Den verfügbaren Informationen zufolge wurde Munition mit abgereichertem Uran während des Krieges von 1999 in mindestens 112 Fällen verwendet, hauptsächlich auf dem Gebiet der Provinzen Kosovo und Metochien, in Peć, Prizren und Đakovica. Kleinere Mengen an Munition dieser Art wurden auch bei den Angriffen von US-Bombern in der Nähe von Vranje, Preševo und Bujanovac sowie nahe einem Ort in Montenegro verwendet. Bomben mit Uran wurden italienischen Behauptungen zufolge von amerikanischen A-10-Kampfflugzeugen und von Helikoptern des Typs Apache abgeworfen.
Während eines vor kurzem abgehaltenen Symposiums über die Problematik des Bombardements von Niš mit abgereichertem Uran legte der italienische Pilot Domenico Leggiero fundierte Daten dar, die belegen sollen, dass
bisher 350 italienische Soldaten an den Folgen des Einatmens von abgereichertem Uran im Kosovo und in Metochien gestorben und weitere 7.500 der damaligen Soldaten an Krebs erkrankt sind, weil sie diesem tödlichen chemischen Element ausgesetzt waren.

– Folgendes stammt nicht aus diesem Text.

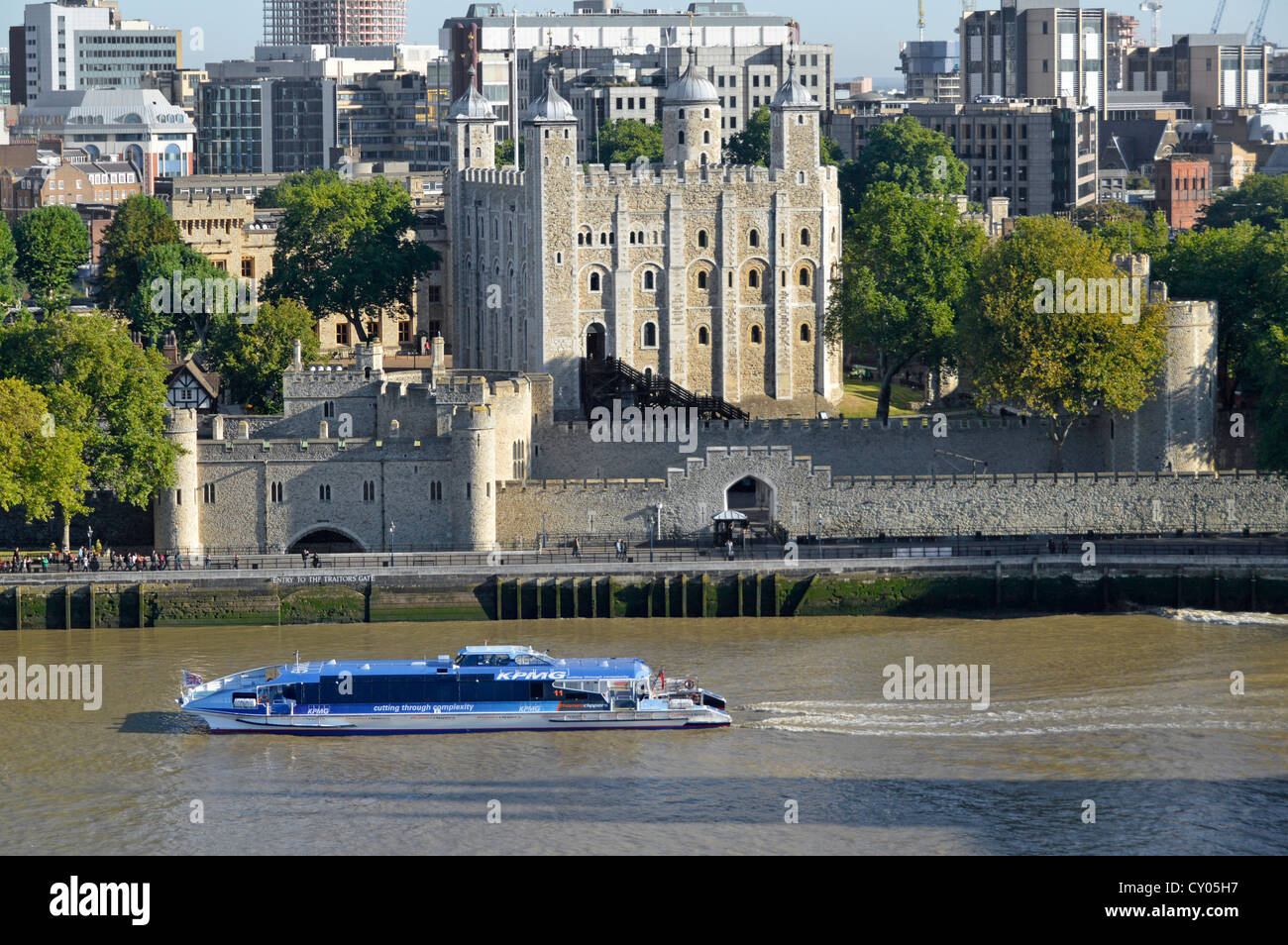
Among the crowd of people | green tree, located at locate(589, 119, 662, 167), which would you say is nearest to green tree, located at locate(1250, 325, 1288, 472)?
the crowd of people

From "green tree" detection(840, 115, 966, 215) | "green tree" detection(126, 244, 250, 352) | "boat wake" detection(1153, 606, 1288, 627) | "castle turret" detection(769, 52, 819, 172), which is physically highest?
"green tree" detection(840, 115, 966, 215)

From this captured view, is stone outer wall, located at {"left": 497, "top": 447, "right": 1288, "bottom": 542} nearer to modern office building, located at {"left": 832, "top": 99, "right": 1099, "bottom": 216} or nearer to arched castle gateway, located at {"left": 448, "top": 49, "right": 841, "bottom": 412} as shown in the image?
arched castle gateway, located at {"left": 448, "top": 49, "right": 841, "bottom": 412}

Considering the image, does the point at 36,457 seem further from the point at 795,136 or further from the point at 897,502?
the point at 795,136

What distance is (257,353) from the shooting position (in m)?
91.3

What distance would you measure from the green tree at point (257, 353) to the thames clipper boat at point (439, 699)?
2872cm

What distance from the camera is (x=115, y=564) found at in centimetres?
7438

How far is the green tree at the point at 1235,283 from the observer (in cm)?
8488

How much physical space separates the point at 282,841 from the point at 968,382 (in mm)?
47110

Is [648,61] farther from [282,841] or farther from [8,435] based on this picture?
[282,841]

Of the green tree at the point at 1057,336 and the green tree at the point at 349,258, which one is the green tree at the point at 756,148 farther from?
the green tree at the point at 1057,336

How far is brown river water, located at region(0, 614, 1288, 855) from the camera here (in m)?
52.8

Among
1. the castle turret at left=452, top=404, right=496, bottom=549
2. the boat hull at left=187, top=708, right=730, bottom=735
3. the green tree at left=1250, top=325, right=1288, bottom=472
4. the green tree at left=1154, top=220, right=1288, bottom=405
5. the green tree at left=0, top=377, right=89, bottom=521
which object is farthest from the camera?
the green tree at left=1154, top=220, right=1288, bottom=405

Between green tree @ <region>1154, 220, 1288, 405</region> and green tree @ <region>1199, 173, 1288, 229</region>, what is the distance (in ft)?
170

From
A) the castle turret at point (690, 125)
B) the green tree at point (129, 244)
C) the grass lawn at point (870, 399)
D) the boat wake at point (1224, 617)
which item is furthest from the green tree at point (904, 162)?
the boat wake at point (1224, 617)
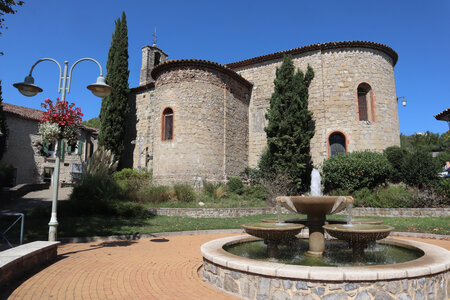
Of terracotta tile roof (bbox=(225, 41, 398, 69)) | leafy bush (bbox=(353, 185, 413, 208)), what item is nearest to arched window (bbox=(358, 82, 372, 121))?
terracotta tile roof (bbox=(225, 41, 398, 69))

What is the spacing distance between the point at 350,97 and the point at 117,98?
666 inches

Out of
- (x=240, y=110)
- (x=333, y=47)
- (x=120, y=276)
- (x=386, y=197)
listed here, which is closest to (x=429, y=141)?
(x=333, y=47)

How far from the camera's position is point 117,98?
21344 mm

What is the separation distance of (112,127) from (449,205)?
21.1 m

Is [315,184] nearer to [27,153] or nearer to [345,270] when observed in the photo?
[345,270]

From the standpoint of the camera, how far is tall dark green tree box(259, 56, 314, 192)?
1684 cm

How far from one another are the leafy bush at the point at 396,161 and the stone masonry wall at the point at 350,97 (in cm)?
140

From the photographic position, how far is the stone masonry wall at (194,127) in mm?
16766

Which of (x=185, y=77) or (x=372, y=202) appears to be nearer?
(x=372, y=202)

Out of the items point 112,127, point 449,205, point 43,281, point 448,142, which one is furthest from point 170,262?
point 448,142

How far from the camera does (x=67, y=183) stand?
76.6 feet

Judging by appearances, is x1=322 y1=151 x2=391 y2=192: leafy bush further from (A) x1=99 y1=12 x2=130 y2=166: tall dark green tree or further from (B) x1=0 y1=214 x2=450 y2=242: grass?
(A) x1=99 y1=12 x2=130 y2=166: tall dark green tree

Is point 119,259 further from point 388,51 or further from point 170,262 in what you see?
point 388,51

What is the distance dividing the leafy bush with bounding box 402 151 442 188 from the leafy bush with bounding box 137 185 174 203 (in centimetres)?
1268
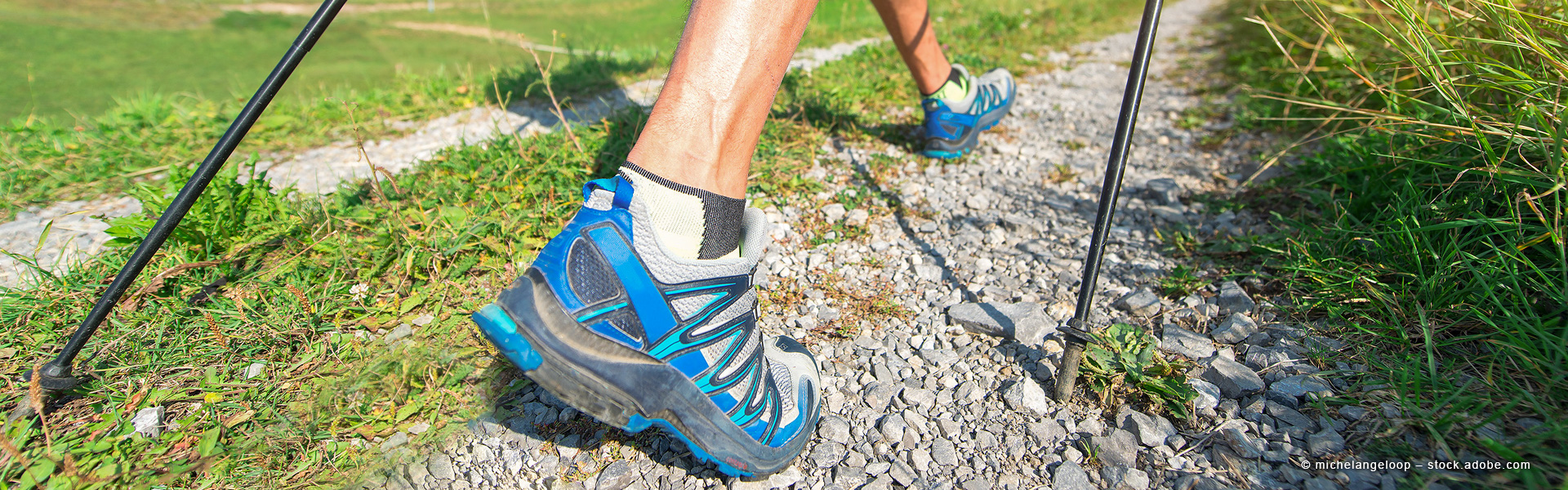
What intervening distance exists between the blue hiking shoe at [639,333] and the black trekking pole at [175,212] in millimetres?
766

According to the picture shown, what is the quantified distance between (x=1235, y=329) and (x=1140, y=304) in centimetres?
22

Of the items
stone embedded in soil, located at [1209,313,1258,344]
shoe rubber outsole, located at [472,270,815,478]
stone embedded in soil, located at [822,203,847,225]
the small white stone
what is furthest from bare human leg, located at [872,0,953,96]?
the small white stone

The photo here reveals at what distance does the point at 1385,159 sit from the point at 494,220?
9.23 ft

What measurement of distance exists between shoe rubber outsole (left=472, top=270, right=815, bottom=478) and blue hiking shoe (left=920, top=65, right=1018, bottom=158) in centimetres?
191

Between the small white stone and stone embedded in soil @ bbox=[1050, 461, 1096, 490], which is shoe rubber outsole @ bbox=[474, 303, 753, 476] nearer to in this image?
stone embedded in soil @ bbox=[1050, 461, 1096, 490]

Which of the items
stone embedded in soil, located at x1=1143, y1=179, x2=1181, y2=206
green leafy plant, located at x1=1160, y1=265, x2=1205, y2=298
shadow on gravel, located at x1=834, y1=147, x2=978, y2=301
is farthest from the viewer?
stone embedded in soil, located at x1=1143, y1=179, x2=1181, y2=206

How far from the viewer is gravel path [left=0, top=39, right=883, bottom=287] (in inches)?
78.2

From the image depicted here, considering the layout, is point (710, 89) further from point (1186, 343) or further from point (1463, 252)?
point (1463, 252)

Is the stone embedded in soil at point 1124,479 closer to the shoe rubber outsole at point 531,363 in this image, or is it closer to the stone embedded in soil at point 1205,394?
the stone embedded in soil at point 1205,394

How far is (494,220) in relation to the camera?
2.00m

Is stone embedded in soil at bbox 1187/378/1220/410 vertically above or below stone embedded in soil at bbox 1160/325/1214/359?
above

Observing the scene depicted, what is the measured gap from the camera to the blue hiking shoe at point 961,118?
107 inches

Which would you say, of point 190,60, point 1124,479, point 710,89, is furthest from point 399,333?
point 190,60

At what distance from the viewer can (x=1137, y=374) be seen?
1.43 metres
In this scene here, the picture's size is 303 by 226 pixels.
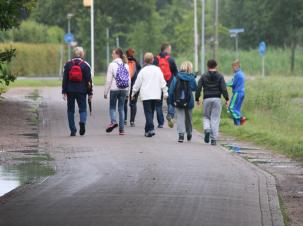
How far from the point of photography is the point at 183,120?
20.4 metres

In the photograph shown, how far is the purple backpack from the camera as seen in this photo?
21.6 metres

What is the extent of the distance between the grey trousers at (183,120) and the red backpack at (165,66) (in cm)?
371

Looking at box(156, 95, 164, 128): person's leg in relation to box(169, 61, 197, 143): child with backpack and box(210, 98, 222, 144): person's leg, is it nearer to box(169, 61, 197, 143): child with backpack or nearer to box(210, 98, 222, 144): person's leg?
box(169, 61, 197, 143): child with backpack

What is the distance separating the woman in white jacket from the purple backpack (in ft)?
1.42

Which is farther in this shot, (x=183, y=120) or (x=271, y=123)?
(x=271, y=123)

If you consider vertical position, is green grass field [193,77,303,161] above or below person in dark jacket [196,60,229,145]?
below

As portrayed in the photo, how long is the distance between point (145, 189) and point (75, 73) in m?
7.91

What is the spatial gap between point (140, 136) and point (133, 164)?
551 centimetres

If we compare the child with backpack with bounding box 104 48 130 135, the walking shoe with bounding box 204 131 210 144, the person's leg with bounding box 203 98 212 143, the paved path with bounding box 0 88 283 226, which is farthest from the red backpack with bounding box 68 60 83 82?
the walking shoe with bounding box 204 131 210 144

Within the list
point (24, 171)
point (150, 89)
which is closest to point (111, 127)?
point (150, 89)

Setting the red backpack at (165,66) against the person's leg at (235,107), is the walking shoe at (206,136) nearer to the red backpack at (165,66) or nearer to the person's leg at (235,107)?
the red backpack at (165,66)

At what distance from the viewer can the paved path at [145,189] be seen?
10977mm

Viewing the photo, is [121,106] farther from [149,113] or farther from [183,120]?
[183,120]

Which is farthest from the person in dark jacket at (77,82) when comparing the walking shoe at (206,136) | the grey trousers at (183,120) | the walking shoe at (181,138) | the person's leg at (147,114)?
the walking shoe at (206,136)
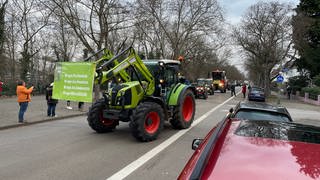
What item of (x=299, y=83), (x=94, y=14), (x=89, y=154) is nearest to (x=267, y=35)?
(x=299, y=83)

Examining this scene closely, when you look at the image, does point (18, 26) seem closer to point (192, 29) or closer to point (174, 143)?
point (192, 29)

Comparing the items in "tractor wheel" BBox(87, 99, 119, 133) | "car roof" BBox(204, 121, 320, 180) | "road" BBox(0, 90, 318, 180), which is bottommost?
"road" BBox(0, 90, 318, 180)

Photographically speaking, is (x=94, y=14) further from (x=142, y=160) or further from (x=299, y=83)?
(x=299, y=83)

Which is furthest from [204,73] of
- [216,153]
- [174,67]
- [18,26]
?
[216,153]

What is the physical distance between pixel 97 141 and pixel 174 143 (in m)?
2.23

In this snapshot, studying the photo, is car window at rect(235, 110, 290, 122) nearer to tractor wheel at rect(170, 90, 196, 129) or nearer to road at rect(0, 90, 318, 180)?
road at rect(0, 90, 318, 180)

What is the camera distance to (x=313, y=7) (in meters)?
42.2

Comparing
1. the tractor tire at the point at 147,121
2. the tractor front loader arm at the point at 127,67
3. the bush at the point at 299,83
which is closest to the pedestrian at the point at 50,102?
the tractor front loader arm at the point at 127,67

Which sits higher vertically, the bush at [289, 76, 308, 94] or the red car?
the bush at [289, 76, 308, 94]

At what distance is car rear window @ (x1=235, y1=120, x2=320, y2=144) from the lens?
120 inches

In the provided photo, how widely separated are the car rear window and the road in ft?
10.7

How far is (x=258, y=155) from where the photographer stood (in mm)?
2639

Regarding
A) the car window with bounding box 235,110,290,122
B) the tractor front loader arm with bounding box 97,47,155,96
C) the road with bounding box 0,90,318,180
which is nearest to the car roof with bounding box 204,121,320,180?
the road with bounding box 0,90,318,180

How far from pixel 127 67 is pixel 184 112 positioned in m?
3.44
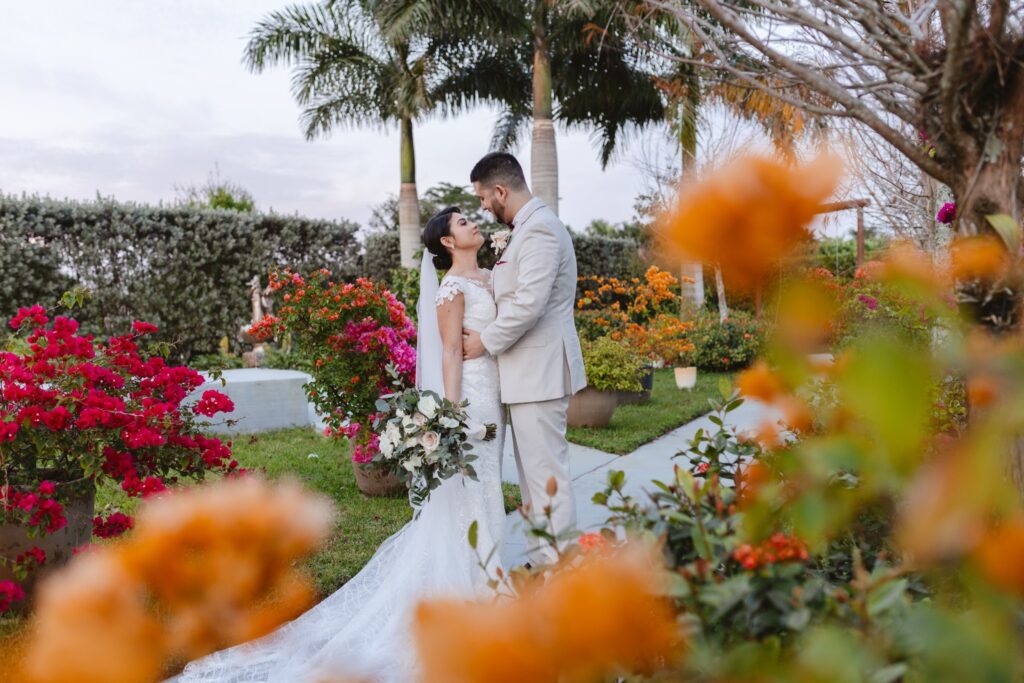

Das offizielle Serbien hat immer noch keine staatliche Kommission gegründet, die sich mit diesem Thema befassen würde, obwohl deren Bildung im serbischen Parlament vor kurzem als realistische Möglichkeit und gleichzeitig als Zeichen einer Bereitschaft des Staates zur Suche nach Gerechtigkeit, und sei es auch einer verspäteten, angekündigt wurde.